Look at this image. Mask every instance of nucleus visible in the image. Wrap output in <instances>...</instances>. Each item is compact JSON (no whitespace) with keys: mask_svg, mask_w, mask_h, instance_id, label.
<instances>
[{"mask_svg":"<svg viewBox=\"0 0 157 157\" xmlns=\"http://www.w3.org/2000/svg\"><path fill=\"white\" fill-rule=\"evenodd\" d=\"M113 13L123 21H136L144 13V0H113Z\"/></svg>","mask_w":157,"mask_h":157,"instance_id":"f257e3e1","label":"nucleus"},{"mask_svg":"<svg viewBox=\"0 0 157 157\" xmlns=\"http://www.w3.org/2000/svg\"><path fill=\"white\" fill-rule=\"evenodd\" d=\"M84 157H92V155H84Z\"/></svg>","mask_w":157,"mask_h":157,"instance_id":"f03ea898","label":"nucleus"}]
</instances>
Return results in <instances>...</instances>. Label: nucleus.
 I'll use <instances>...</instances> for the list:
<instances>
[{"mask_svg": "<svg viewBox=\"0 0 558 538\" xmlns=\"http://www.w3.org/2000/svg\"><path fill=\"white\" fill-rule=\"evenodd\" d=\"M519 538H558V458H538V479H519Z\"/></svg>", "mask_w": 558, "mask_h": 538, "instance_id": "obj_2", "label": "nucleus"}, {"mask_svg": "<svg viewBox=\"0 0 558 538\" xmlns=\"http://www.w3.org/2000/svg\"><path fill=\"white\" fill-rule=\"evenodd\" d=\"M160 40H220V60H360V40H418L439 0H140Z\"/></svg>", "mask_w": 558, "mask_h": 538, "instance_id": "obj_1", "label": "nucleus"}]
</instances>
────────────────────
WHAT THE EXERCISE ASKS:
Please begin at the line that has "Return results in" and stop after the last line of the listing. Give those lines again with "Return results" changed to "Give the results" and nothing else altered.

COMPLETED EXERCISE:
Give the results in <instances>...</instances>. Label: nucleus.
 I'll use <instances>...</instances> for the list:
<instances>
[{"mask_svg": "<svg viewBox=\"0 0 558 538\" xmlns=\"http://www.w3.org/2000/svg\"><path fill=\"white\" fill-rule=\"evenodd\" d=\"M519 538H558V458H538V479H519Z\"/></svg>", "mask_w": 558, "mask_h": 538, "instance_id": "obj_2", "label": "nucleus"}, {"mask_svg": "<svg viewBox=\"0 0 558 538\" xmlns=\"http://www.w3.org/2000/svg\"><path fill=\"white\" fill-rule=\"evenodd\" d=\"M160 40H220V60H360V40H418L439 0H140Z\"/></svg>", "mask_w": 558, "mask_h": 538, "instance_id": "obj_1", "label": "nucleus"}]
</instances>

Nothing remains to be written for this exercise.